В октябре 1912 года молчащие и кажущиеся безжизненными утесы и долины одной высокогорной области западных Балкан услышали и ответили эхом на одиночный выстрел. Стрелял король – настоящий король, сидевший на крыльце своего дома (вряд ли его можно назвать дворцом) и слушавший жалобы своего народа. Наслушавшись, он иной раз сажал притеснителей по тюрьмам. Он говаривал, что его уважение к Гладстону[193] как к западному адвокату свободы Балкан не омрачило то обстоятельство, что Гладстон не преуспел в поимке Джека Потрошителя.

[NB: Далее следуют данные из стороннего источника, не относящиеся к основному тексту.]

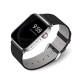 Correa NCO Apple Watch 38/40mm y 42/44mm Piel Negra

Этот простодушный монарх считал, что если злодей нарушает покой горных селений, их жители вправе ожидать от него, что он сам возьмет в руки оружие и будет преследовать негодяя. Если же он откажется сделать это, то сам может стать жертвой преследования со стороны другого, нового короля. И из того же немудреного принципа, что у короля есть определенные обязанности, следовало, что он должен начать и зарубежную кампанию, что именно он должен сделать первый выстрел в войне, которой суждено было обратить в прах древнюю империю великих турок.

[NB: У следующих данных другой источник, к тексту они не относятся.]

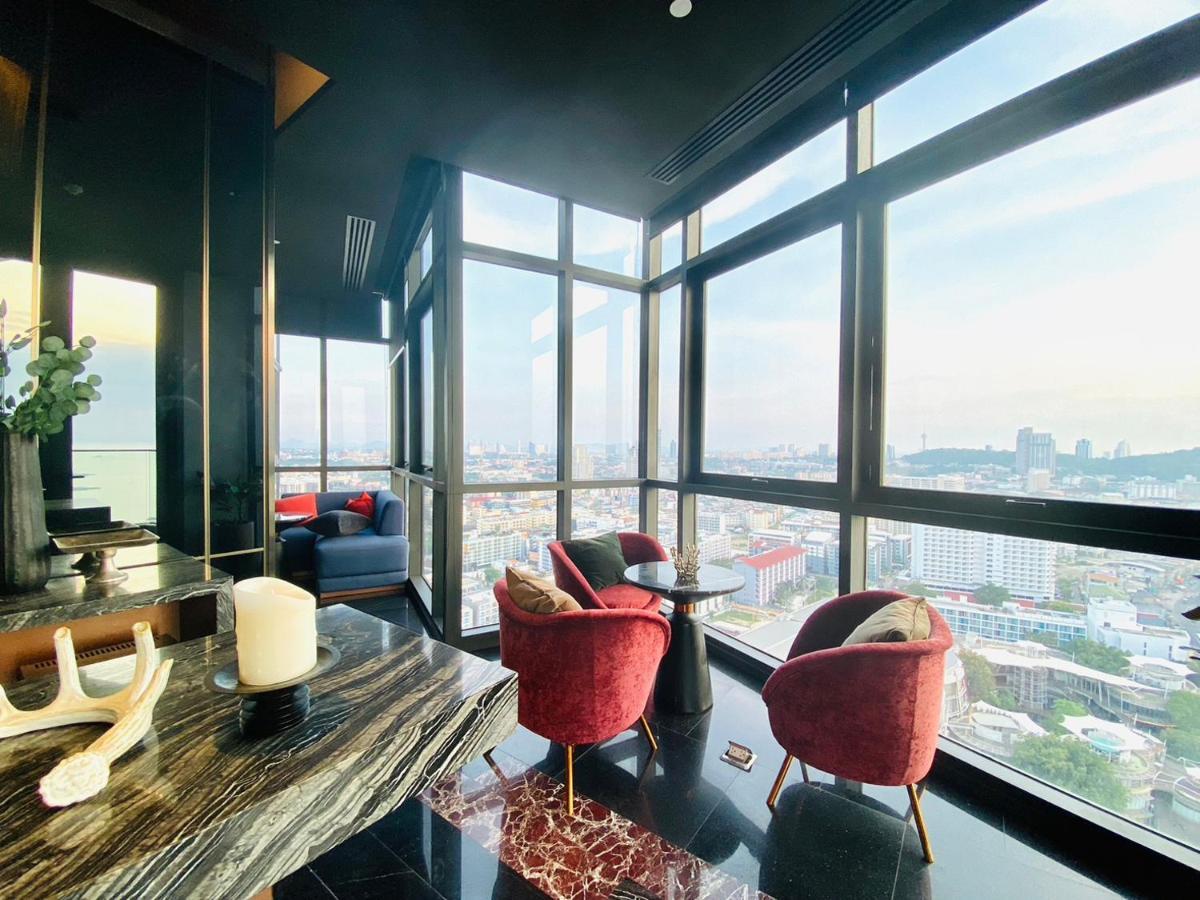 Edge Central Pattaya Vip Condo المظهر الخارجي الصورة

Его королевство было лишь немногим больше черной горы, давшей ему название; мы обычно используем его итальянский перевод – Монтенегро[194]. Надо чуть задержаться на этом живописном и своеобразном сообществе, потому что оно – простейшая работающая модель того, что стоит на пути великой германской социальной машины, описанной мной в предыдущей главе. Уточнение – стоявшего на пути и быстро уничтоженного ее натиском. Оно – часть сербского генофонда, забравшаяся на скалы, свившая там орлиное гнездо и оттуда, на протяжении сотен лет, высмеивавшая грабительскую империю турок.

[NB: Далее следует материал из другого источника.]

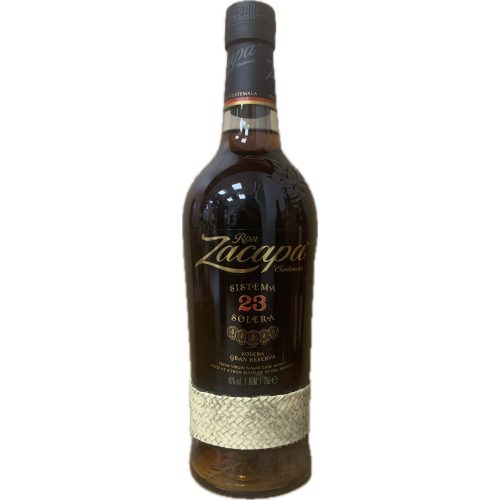 Ron Zacapa 23 Centenario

Сербы, в свою очередь, – это ветвь славян, миллионы которых живут в России, а некоторые подчинены империям, к которым имеют куда меньшую симпатию. А славяне, в свою очередь, в самых общих чертах, которые только и важны здесь, – не только славяне, но европейцы. Конкретная картина обычно куда точнее и яснее, чем тенденции, перемешанные с другими тенденциями, поэтому неразбавленная европейская простота Черногории – отличная модель.
Более того, на примере одного небольшого христианского государства можно показать, что спор идет не между Англией и Германией, но между Европой и Германией. На этих страницах я задался целью не щадить свою страну там, где ее есть за что критиковать, и я открыто заявляю, что Черногория в моральном и политическом смысле почти в той же степени превосходит Англию, в какой она превосходит Германию.
В Черногории нет миллионеров – и поэтому нет социалистов. Почему там нет миллионеров – загадка, а самые хорошо изученные загадки кроются в истории Средних веков. Мрачный гений священников тех времен открыл удивительную, любопытную вещь: если вы убьете каждого ростовщика, каждого спекулянта, каждого растлителя, каждого обвешивателя, каждого обмеривателя, каждого похитителя земли или воды, то после этой процедуры перед вами возникнет чудесное видение, отблеск правды из рая – у вас не будет миллионеров. Чтобы не погружаться дальше в эти темные материи, скажу, что этот гигантский пробел в черногорской реальности объясняет и другой пробел – отсутствие социалистов.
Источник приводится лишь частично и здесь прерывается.